The data: Begin

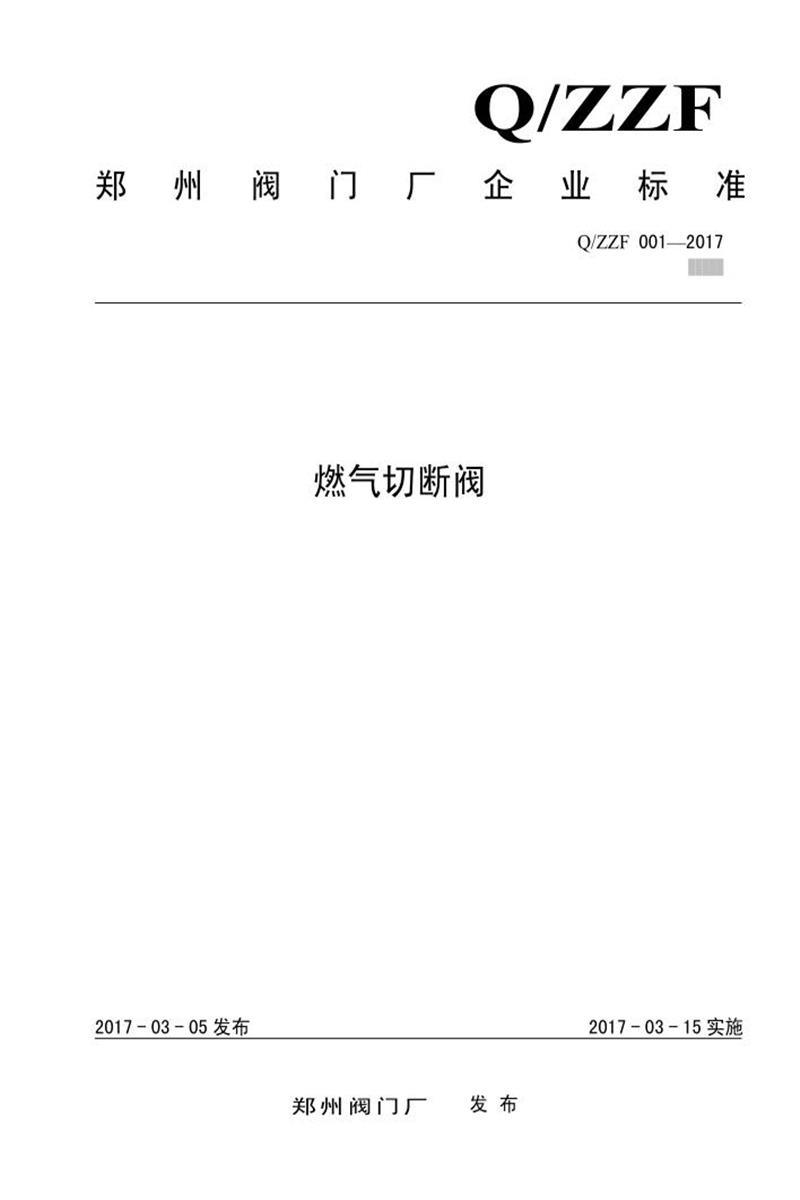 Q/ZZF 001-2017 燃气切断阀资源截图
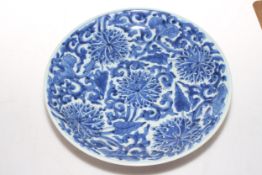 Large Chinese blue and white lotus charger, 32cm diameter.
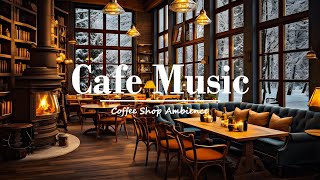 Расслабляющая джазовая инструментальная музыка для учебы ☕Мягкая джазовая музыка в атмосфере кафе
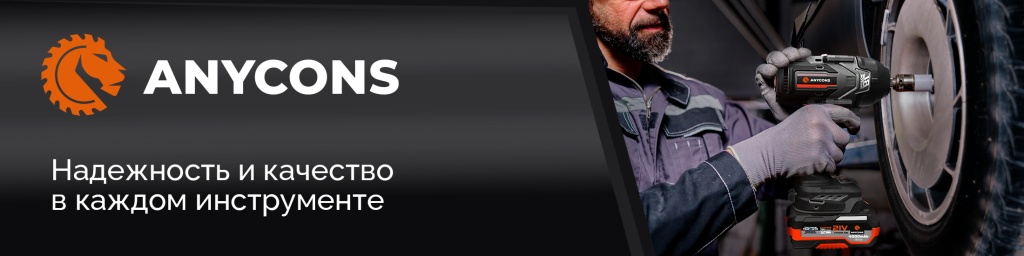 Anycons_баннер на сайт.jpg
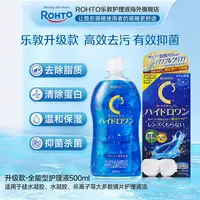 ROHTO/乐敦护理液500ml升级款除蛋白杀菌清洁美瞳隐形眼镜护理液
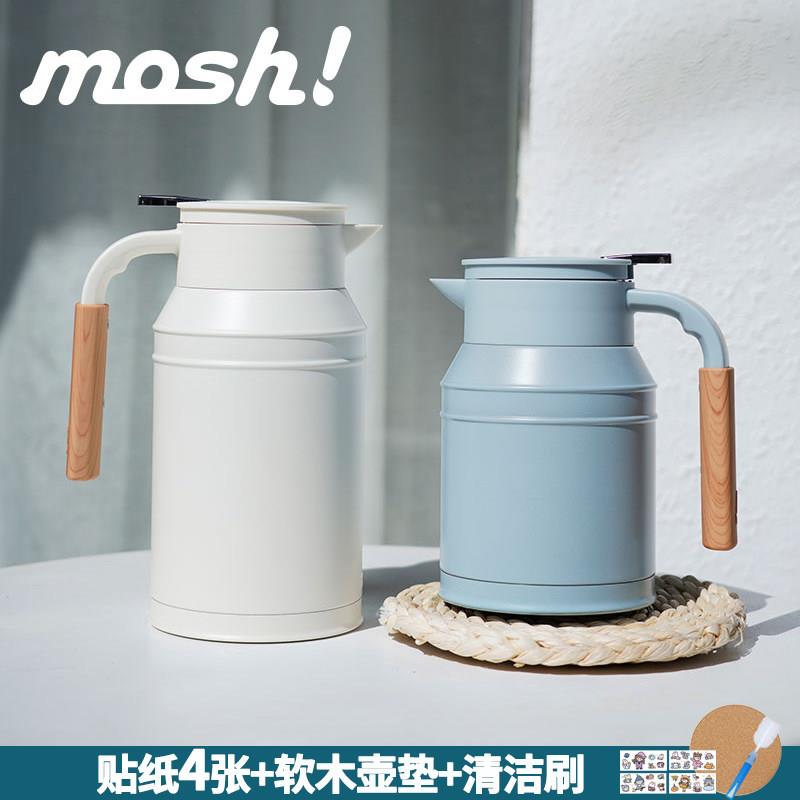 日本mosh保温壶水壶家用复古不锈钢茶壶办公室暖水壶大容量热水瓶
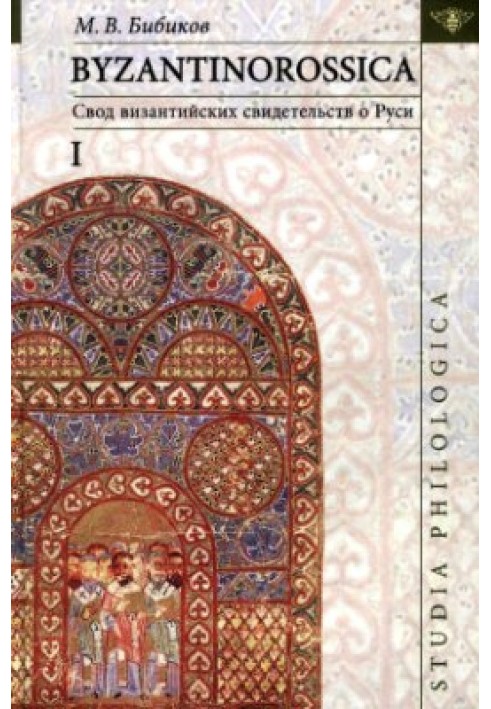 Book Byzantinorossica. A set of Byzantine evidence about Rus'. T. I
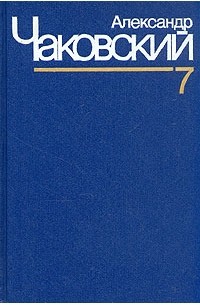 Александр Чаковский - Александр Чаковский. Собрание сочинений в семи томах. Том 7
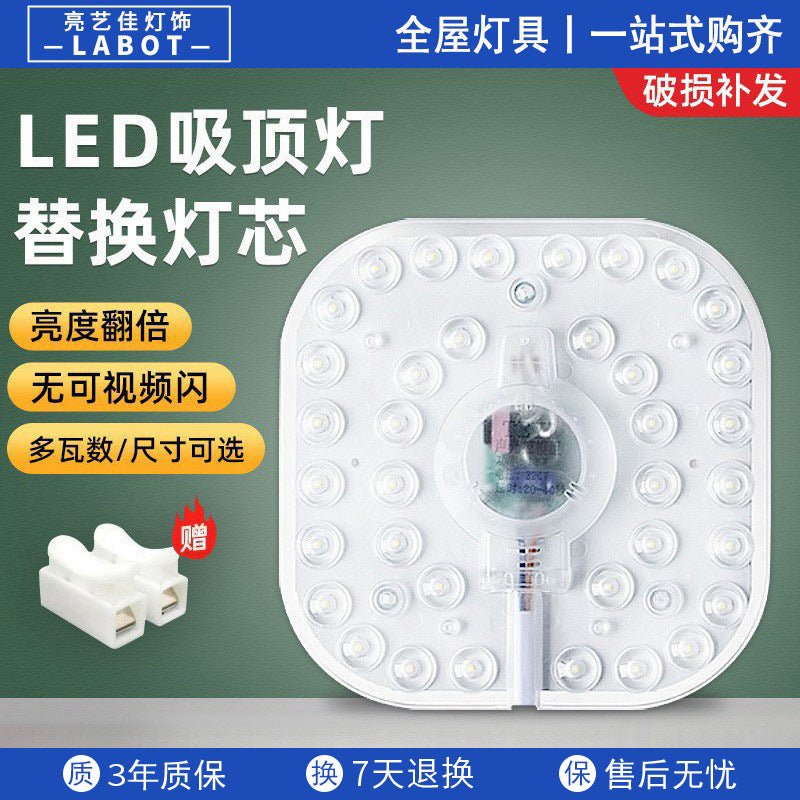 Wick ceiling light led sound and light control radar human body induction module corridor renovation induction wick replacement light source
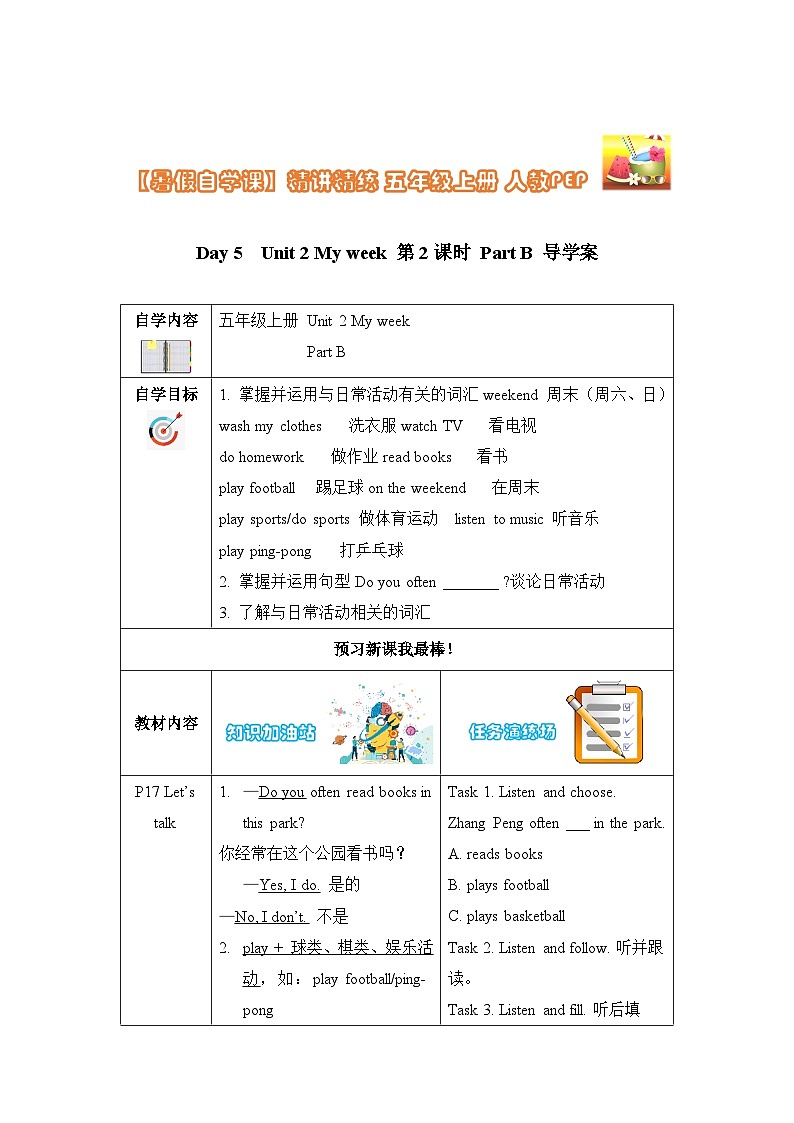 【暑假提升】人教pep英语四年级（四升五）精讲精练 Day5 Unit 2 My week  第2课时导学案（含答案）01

The data: End

__Task to complete__: Each line from the one holding "Wick ceiling light" through the final line of the data needs to be transcribed exactly. Include both ends, skip the pictures, and add nothing.

__Answer space__:
 Wick ceiling light led sound and light control radar human body induction module corridor renovation induction wick replacement light source
 【暑假提升】人教pep英语四年级（四升五）精讲精练 Day5 Unit 2 My week  第2课时导学案（含答案）01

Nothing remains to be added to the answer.